Update on Truro Shark Attack

Here's the latest info we have...
Great White Shark (Wikimedia Commons)

8:40 p.m. - Truro Police Statement

On Wednesday, August 15, 2018 at approximately 4:11 pm, the Truro Police Department received a 911 call from a caller on Longnook Beach, reporting a person had been bitten by a shark.  Truro Rescue and Police responded.  A 61 year old male was located approximately 300 yards south of Longnook Beach within the boundary of the Cape Cod National Seashore.  

The 61 year old male reported that he was bitten while standing approximately 30 yards offshore.  He was treated by Town of Truro Fire and was transported to the Marconi Site helispot in Wellfleet and flown via helicopter to Tufts Medical Center in Boston.  

US National Park Rangers are investigating.

8:20 p.m. Information

A 61 year old man was medflighted to Tufts Medical Center in Boston this afternoon after an apparent shark attack off Long Nook Beach in Truro.  The victim reportedly suffered deep puncture wounds to the hip, thigh and lower leg. NBC Boston quotes the Harbormaster as saying the victim also suffered injuries to his torso.

A statement on the Truro Harbormaster's website indicates that the beach is closed until further notice.

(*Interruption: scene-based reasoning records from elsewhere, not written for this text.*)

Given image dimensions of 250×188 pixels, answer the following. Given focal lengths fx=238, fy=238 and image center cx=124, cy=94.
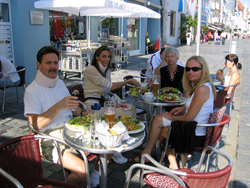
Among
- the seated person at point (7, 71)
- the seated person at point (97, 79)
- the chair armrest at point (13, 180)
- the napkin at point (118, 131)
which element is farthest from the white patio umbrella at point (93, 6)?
the chair armrest at point (13, 180)

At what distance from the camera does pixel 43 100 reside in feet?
7.98

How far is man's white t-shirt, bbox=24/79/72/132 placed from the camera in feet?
7.61

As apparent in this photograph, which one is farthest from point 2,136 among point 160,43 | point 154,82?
point 160,43

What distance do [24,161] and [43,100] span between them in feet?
2.32

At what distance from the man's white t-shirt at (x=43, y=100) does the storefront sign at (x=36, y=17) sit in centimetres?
622

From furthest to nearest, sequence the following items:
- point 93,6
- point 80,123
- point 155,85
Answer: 1. point 93,6
2. point 155,85
3. point 80,123

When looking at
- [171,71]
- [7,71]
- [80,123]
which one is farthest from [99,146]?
[7,71]

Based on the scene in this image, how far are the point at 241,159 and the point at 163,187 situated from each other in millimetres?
2065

The attack, which happened around 4 p.m., was witnessed by several beachgoers.  The victim reported that he was standing in the water 30 yards off the beach when the shark struck.  The section of beach where the incident happened is within the boundaries of the Cape Cod National Seashore.

No further information has been released at this time.

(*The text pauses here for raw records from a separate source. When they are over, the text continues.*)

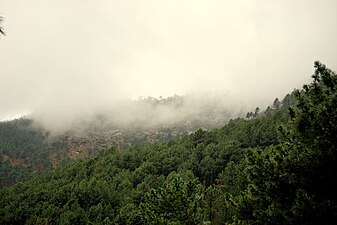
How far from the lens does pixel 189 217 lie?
80.0 ft

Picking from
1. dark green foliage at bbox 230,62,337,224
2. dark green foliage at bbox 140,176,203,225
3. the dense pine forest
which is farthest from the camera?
dark green foliage at bbox 140,176,203,225

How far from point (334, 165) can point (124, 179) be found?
103 metres

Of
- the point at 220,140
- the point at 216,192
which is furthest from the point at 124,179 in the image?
the point at 216,192

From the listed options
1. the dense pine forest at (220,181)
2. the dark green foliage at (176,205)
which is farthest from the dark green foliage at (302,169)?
the dark green foliage at (176,205)

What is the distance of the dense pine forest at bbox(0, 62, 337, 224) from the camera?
13172 millimetres

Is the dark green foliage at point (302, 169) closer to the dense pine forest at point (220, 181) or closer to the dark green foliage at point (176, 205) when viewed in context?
the dense pine forest at point (220, 181)

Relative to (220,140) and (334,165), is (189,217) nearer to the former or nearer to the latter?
(334,165)

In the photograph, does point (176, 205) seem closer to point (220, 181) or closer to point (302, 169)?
point (302, 169)

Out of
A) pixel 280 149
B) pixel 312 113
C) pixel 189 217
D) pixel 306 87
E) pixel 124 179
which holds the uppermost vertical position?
pixel 124 179

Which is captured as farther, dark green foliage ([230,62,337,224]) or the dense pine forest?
the dense pine forest

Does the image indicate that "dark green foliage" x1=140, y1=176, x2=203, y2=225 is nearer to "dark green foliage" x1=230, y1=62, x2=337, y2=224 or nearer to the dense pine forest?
the dense pine forest

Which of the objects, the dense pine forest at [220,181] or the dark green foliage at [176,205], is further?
the dark green foliage at [176,205]

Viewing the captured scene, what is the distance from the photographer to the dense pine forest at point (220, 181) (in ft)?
43.2

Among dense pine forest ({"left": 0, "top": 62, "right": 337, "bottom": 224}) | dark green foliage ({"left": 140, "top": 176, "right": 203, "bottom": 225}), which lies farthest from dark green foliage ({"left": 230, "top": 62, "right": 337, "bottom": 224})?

NBC Boston Report on Attack

Statement from Atlantic White Shark Conservancy...

We offer wishes for a full recovery to the victim of today’s shark bite and convey our sincere sympathy to him and his family.

Encounters with white sharks in which people suffer injuries are as terrifying as they are rare. While we still don't know all of the details of this particular bite, sharks are not known to target people specifically and when they do bite people it’s usually a case of mistaken identity. Sharks ‘test the waters’ with their teeth, much like we use our hands. It’s how they determine if what they encounter is prey or something to avoid.

Here at the Atlantic White Shark Conservancy, we are committed to making beaches safer by studying shark behavior and sharing what we learn with the public and town officials to help reduce the probability of these kinds of interactions.